Design, build, and maintain robust data pipelines on AWS, leveraging Python, SQL, Apache Spark, and Databricks to support autonomy-related features in manufacturing and vehicle systems. Focus on scalability, cost efficiency, and enabling downstream ML and analytics workflows.
Requirements
- 3+ years building and maintaining cloud-based data infrastructure, preferably on AWS (S3, Lambda, Glue, IAM).
- Proficient in Python, SQL, Apache Spark, and Databricks.
- Strong understanding of distributed data processing patterns — batch, streaming, event-driven.
- Experience with containerization (Docker) and orchestration (Kubernetes).

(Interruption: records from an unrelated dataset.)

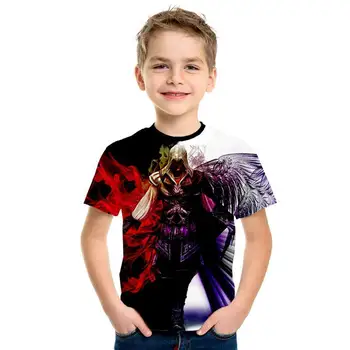 

Assassin's Creed Altai 3D printing Kids coat Short sleeve Electronic games printing fashionable Boys and girls clothing T-shirt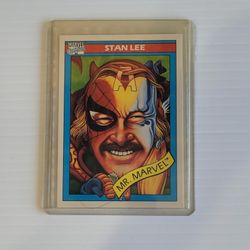 🎯 90' Mr. Marvel Stan Lee ROOKIE Card 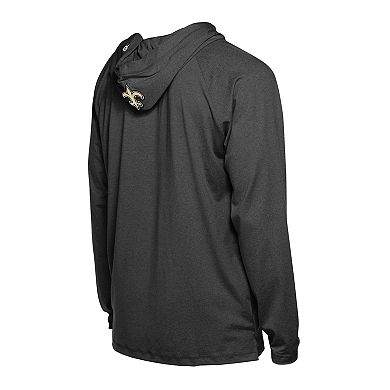 Men's New Era Black New Orleans Saints Functional Fandom Hoodie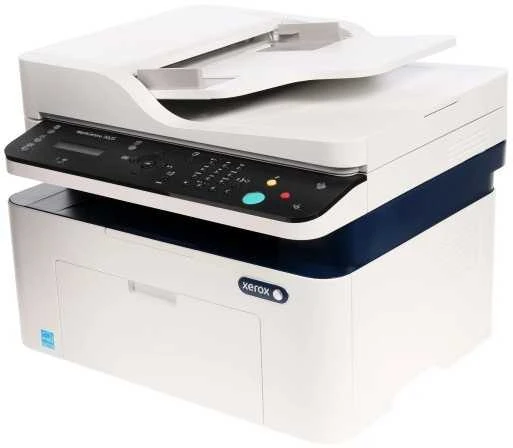 Spausdintuvas Xerox WorkCentre 3025NI, A4, kopijavimas / spausdinimas / nuskaitymas / faksas, ADF, 20 ppm, 15 000 mėn., 128 Mb, 8,5 sek., 150 lapų, USB 2.0, WiFi, Tinklinis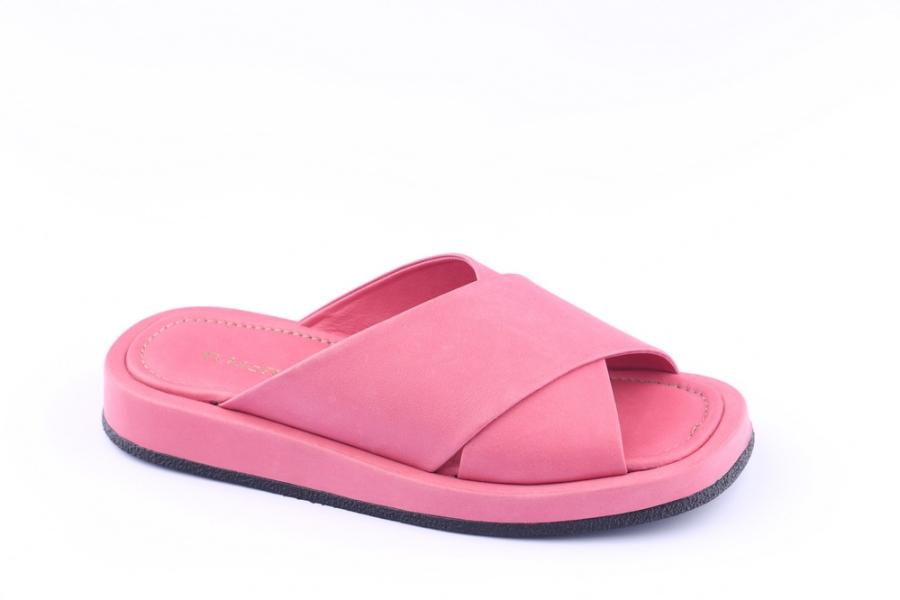 d.moro shoes Women Leather Slippers for summer: MORO-101 Fuchsia Leather (Wholesale)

- Familiarity with data governance, privacy compliance, and geospatial/telemetry data is a plus.
Responsibilities
- Develop low-latency, high-throughput pipelines to ingest telemetry and logs from vehicle and manufacturing systems.
- Collaborate cross-functionally to deliver clean, validated datasets for ML models, analytics, and safety evaluations.
- Optimize ETL processes, data quality checks, and monitoring for large-scale structured and semi-structured data.
- Implement observability, automation, and CI/CD workflows for data infrastructure (Airflow, Kubernetes, Terraform).
- Build Spark-based jobs on Databricks and scale pipelines for fleet and production growth.
Other
- Remote is also an option
- 6-12 Months Contract
- We need very strong candidate with excellent technical skills.